**Short task**
Count the lines in the listing below that contain the word "building", matching case exactly, and reply with only that number.

-- Begin The records --

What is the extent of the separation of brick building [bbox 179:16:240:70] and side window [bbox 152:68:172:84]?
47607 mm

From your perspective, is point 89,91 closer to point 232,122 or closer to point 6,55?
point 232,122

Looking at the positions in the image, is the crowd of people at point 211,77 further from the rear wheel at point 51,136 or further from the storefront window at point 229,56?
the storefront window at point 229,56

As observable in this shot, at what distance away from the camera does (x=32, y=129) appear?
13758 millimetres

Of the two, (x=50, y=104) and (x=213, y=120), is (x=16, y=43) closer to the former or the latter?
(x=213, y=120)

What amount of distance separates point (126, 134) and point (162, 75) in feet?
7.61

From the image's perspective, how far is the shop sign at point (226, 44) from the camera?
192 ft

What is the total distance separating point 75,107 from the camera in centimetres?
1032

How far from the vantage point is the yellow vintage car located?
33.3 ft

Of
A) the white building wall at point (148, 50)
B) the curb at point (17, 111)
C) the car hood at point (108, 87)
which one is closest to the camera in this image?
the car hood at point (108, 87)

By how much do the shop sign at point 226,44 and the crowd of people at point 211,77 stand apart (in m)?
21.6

-- End The records --
-- Begin The records --

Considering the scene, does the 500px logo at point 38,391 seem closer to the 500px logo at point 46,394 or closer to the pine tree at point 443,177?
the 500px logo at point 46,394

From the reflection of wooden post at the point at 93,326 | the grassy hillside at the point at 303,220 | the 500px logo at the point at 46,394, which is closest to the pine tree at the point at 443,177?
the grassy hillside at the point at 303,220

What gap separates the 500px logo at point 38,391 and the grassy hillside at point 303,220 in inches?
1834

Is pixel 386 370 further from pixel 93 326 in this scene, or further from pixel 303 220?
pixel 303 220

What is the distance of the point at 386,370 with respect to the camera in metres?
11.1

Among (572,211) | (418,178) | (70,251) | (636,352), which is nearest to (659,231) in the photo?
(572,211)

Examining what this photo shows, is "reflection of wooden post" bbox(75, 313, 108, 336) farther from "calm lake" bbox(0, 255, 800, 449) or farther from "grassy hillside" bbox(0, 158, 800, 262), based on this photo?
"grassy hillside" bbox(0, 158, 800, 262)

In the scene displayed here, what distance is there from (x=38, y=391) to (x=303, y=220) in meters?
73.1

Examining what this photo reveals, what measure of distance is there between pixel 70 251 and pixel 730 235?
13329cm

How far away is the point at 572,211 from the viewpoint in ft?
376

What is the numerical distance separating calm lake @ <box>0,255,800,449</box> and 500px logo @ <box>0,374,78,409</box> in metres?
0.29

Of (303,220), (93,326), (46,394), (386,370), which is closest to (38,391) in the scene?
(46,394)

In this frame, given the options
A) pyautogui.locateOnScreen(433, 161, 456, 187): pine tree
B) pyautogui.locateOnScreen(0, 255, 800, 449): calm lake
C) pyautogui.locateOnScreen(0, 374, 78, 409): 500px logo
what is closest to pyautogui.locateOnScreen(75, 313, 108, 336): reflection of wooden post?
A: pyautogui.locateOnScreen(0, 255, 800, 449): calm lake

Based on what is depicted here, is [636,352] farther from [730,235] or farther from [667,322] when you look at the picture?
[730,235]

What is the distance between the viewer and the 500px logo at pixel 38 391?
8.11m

-- End The records --

**Answer in full**
2